Records to process:

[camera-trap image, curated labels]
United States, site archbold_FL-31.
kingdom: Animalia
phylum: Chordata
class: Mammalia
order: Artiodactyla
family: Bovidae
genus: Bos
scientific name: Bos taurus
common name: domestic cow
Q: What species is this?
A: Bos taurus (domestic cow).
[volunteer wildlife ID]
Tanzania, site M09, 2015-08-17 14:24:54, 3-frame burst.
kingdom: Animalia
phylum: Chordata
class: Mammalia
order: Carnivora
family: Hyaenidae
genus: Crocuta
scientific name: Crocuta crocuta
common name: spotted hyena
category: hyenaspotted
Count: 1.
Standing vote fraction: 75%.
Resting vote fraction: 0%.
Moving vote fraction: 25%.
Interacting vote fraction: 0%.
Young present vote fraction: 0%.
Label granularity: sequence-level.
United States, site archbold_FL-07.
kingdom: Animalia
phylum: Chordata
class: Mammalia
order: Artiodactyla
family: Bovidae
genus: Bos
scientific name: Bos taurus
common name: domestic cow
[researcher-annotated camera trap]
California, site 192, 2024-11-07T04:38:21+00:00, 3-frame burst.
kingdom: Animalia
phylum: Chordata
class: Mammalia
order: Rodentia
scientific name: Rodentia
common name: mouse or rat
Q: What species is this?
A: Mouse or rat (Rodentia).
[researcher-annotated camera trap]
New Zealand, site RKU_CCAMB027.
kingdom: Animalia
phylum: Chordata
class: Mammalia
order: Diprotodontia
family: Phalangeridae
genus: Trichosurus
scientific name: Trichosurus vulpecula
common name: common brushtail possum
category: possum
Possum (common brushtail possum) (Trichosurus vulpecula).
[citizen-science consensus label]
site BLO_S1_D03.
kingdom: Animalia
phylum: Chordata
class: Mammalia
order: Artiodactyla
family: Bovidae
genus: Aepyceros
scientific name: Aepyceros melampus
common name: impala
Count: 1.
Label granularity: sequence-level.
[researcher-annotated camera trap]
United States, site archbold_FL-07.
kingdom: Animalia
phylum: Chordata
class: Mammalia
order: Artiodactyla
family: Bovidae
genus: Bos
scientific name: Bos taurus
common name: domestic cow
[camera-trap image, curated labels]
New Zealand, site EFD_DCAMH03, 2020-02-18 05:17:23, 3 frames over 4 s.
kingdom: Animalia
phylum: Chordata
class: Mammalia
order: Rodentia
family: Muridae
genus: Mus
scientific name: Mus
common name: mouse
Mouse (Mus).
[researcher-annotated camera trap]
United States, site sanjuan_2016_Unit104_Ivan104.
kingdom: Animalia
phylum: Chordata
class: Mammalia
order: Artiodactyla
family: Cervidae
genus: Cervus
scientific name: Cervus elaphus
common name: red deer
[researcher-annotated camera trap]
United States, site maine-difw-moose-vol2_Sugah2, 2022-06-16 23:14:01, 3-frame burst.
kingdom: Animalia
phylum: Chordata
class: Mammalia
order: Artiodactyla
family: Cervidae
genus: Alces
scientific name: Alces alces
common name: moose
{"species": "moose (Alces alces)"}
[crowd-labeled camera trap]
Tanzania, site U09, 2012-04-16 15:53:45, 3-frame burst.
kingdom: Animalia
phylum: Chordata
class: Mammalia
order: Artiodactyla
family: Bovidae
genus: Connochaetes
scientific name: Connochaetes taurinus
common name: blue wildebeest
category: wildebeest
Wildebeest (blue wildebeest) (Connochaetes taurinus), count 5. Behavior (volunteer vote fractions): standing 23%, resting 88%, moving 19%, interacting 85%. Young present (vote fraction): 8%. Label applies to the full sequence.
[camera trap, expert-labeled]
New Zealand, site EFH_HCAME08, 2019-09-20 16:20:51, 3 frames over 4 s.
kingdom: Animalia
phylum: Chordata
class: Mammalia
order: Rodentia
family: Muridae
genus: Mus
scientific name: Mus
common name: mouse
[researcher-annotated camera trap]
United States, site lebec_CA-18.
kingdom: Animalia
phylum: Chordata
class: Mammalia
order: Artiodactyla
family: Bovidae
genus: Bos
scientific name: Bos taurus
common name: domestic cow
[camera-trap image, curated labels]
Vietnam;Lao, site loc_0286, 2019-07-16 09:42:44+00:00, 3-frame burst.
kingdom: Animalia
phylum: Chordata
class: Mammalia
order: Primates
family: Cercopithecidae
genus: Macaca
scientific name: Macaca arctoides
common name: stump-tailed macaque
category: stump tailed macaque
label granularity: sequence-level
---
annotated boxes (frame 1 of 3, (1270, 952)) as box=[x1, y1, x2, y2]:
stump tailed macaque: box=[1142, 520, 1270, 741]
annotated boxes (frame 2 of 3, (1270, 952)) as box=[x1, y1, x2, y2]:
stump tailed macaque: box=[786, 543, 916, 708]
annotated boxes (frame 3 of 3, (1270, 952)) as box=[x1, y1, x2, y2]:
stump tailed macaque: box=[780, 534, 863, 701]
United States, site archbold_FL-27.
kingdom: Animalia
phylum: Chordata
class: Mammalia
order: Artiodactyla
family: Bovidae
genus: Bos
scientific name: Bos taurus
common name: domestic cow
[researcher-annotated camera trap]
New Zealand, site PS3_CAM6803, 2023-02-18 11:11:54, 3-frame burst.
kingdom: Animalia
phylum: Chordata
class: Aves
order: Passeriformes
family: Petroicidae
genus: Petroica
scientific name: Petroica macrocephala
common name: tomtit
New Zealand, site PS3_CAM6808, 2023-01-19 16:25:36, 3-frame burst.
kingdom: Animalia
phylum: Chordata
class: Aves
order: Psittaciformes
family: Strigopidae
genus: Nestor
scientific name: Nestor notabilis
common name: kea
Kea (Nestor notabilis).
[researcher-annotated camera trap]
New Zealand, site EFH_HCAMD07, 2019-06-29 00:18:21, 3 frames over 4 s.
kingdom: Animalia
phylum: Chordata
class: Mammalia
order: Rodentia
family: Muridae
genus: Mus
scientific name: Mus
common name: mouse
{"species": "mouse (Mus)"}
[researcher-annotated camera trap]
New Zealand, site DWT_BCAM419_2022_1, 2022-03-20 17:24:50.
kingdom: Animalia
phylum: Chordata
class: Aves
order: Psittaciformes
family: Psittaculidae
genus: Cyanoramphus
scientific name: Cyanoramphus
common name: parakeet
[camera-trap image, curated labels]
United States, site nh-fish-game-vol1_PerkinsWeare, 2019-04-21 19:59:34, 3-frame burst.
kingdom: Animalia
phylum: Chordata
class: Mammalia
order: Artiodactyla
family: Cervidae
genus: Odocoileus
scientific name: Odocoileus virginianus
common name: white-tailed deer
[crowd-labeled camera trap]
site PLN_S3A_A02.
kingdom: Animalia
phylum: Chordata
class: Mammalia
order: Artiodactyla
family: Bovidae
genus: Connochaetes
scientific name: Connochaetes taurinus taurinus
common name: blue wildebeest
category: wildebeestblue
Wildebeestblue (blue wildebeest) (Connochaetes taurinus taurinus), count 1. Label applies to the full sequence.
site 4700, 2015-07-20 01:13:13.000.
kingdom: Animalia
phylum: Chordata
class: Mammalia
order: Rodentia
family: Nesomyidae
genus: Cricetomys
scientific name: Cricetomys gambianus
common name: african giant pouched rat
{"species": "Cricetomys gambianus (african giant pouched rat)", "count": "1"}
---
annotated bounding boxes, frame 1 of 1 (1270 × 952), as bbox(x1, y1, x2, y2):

The problem:
Reproduce all of the entries word for word. Omit nothing.

Response to the exercise:
[camera-trap image, curated labels]
United States, site archbold_FL-31.
kingdom: Animalia
phylum: Chordata
class: Mammalia
order: Artiodactyla
family: Bovidae
genus: Bos
scientific name: Bos taurus
common name: domestic cow
Q: What species is this?
A: Bos taurus (domestic cow).
[volunteer wildlife ID]
Tanzania, site M09, 2015-08-17 14:24:54, 3-frame burst.
kingdom: Animalia
phylum: Chordata
class: Mammalia
order: Carnivora
family: Hyaenidae
genus: Crocuta
scientific name: Crocuta crocuta
common name: spotted hyena
category: hyenaspotted
Count: 1.
Standing vote fraction: 75%.
Resting vote fraction: 0%.
Moving vote fraction: 25%.
Interacting vote fraction: 0%.
Young present vote fraction: 0%.
Label granularity: sequence-level.
United States, site archbold_FL-07.
kingdom: Animalia
phylum: Chordata
class: Mammalia
order: Artiodactyla
family: Bovidae
genus: Bos
scientific name: Bos taurus
common name: domestic cow
[researcher-annotated camera trap]
California, site 192, 2024-11-07T04:38:21+00:00, 3-frame burst.
kingdom: Animalia
phylum: Chordata
class: Mammalia
order: Rodentia
scientific name: Rodentia
common name: mouse or rat
Q: What species is this?
A: Mouse or rat (Rodentia).
[researcher-annotated camera trap]
New Zealand, site RKU_CCAMB027.
kingdom: Animalia
phylum: Chordata
class: Mammalia
order: Diprotodontia
family: Phalangeridae
genus: Trichosurus
scientific name: Trichosurus vulpecula
common name: common brushtail possum
category: possum
Possum (common brushtail possum) (Trichosurus vulpecula).
[citizen-science consensus label]
site BLO_S1_D03.
kingdom: Animalia
phylum: Chordata
class: Mammalia
order: Artiodactyla
family: Bovidae
genus: Aepyceros
scientific name: Aepyceros melampus
common name: impala
Count: 1.
Label granularity: sequence-level.
[researcher-annotated camera trap]
United States, site archbold_FL-07.
kingdom: Animalia
phylum: Chordata
class: Mammalia
order: Artiodactyla
family: Bovidae
genus: Bos
scientific name: Bos taurus
common name: domestic cow
[camera-trap image, curated labels]
New Zealand, site EFD_DCAMH03, 2020-02-18 05:17:23, 3 frames over 4 s.
kingdom: Animalia
phylum: Chordata
class: Mammalia
order: Rodentia
family: Muridae
genus: Mus
scientific name: Mus
common name: mouse
Mouse (Mus).
[researcher-annotated camera trap]
United States, site sanjuan_2016_Unit104_Ivan104.
kingdom: Animalia
phylum: Chordata
class: Mammalia
order: Artiodactyla
family: Cervidae
genus: Cervus
scientific name: Cervus elaphus
common name: red deer
[researcher-annotated camera trap]
United States, site maine-difw-moose-vol2_Sugah2, 2022-06-16 23:14:01, 3-frame burst.
kingdom: Animalia
phylum: Chordata
class: Mammalia
order: Artiodactyla
family: Cervidae
genus: Alces
scientific name: Alces alces
common name: moose
{"species": "moose (Alces alces)"}
[crowd-labeled camera trap]
Tanzania, site U09, 2012-04-16 15:53:45, 3-frame burst.
kingdom: Animalia
phylum: Chordata
class: Mammalia
order: Artiodactyla
family: Bovidae
genus: Connochaetes
scientific name: Connochaetes taurinus
common name: blue wildebeest
category: wildebeest
Wildebeest (blue wildebeest) (Connochaetes taurinus), count 5. Behavior (volunteer vote fractions): standing 23%, resting 88%, moving 19%, interacting 85%. Young present (vote fraction): 8%. Label applies to the full sequence.
[camera trap, expert-labeled]
New Zealand, site EFH_HCAME08, 2019-09-20 16:20:51, 3 frames over 4 s.
kingdom: Animalia
phylum: Chordata
class: Mammalia
order: Rodentia
family: Muridae
genus: Mus
scientific name: Mus
common name: mouse
[researcher-annotated camera trap]
United States, site lebec_CA-18.
kingdom: Animalia
phylum: Chordata
class: Mammalia
order: Artiodactyla
family: Bovidae
genus: Bos
scientific name: Bos taurus
common name: domestic cow
[camera-trap image, curated labels]
Vietnam;Lao, site loc_0286, 2019-07-16 09:42:44+00:00, 3-frame burst.
kingdom: Animalia
phylum: Chordata
class: Mammalia
order: Primates
family: Cercopithecidae
genus: Macaca
scientific name: Macaca arctoides
common name: stump-tailed macaque
category: stump tailed macaque
label granularity: sequence-level
---
annotated boxes (frame 1 of 3, (1270, 952)) as box=[x1, y1, x2, y2]:
stump tailed macaque: box=[1142, 520, 1270, 741]
annotated boxes (frame 2 of 3, (1270, 952)) as box=[x1, y1, x2, y2]:
stump tailed macaque: box=[786, 543, 916, 708]
annotated boxes (frame 3 of 3, (1270, 952)) as box=[x1, y1, x2, y2]:
stump tailed macaque: box=[780, 534, 863, 701]
United States, site archbold_FL-27.
kingdom: Animalia
phylum: Chordata
class: Mammalia
order: Artiodactyla
family: Bovidae
genus: Bos
scientific name: Bos taurus
common name: domestic cow
[researcher-annotated camera trap]
New Zealand, site PS3_CAM6803, 2023-02-18 11:11:54, 3-frame burst.
kingdom: Animalia
phylum: Chordata
class: Aves
order: Passeriformes
family: Petroicidae
genus: Petroica
scientific name: Petroica macrocephala
common name: tomtit
New Zealand, site PS3_CAM6808, 2023-01-19 16:25:36, 3-frame burst.
kingdom: Animalia
phylum: Chordata
class: Aves
order: Psittaciformes
family: Strigopidae
genus: Nestor
scientific name: Nestor notabilis
common name: kea
Kea (Nestor notabilis).
[researcher-annotated camera trap]
New Zealand, site EFH_HCAMD07, 2019-06-29 00:18:21, 3 frames over 4 s.
kingdom: Animalia
phylum: Chordata
class: Mammalia
order: Rodentia
family: Muridae
genus: Mus
scientific name: Mus
common name: mouse
{"species": "mouse (Mus)"}
[researcher-annotated camera trap]
New Zealand, site DWT_BCAM419_2022_1, 2022-03-20 17:24:50.
kingdom: Animalia
phylum: Chordata
class: Aves
order: Psittaciformes
family: Psittaculidae
genus: Cyanoramphus
scientific name: Cyanoramphus
common name: parakeet
[camera-trap image, curated labels]
United States, site nh-fish-game-vol1_PerkinsWeare, 2019-04-21 19:59:34, 3-frame burst.
kingdom: Animalia
phylum: Chordata
class: Mammalia
order: Artiodactyla
family: Cervidae
genus: Odocoileus
scientific name: Odocoileus virginianus
common name: white-tailed deer
[crowd-labeled camera trap]
site PLN_S3A_A02.
kingdom: Animalia
phylum: Chordata
class: Mammalia
order: Artiodactyla
family: Bovidae
genus: Connochaetes
scientific name: Connochaetes taurinus taurinus
common name: blue wildebeest
category: wildebeestblue
Wildebeestblue (blue wildebeest) (Connochaetes taurinus taurinus), count 1. Label applies to the full sequence.
site 4700, 2015-07-20 01:13:13.000.
kingdom: Animalia
phylum: Chordata
class: Mammalia
order: Rodentia
family: Nesomyidae
genus: Cricetomys
scientific name: Cricetomys gambianus
common name: african giant pouched rat
{"species": "Cricetomys gambianus (african giant pouched rat)", "count": "1"}
---
annotated bounding boxes, frame 1 of 1 (1270 × 952), as bbox(x1, y1, x2, y2):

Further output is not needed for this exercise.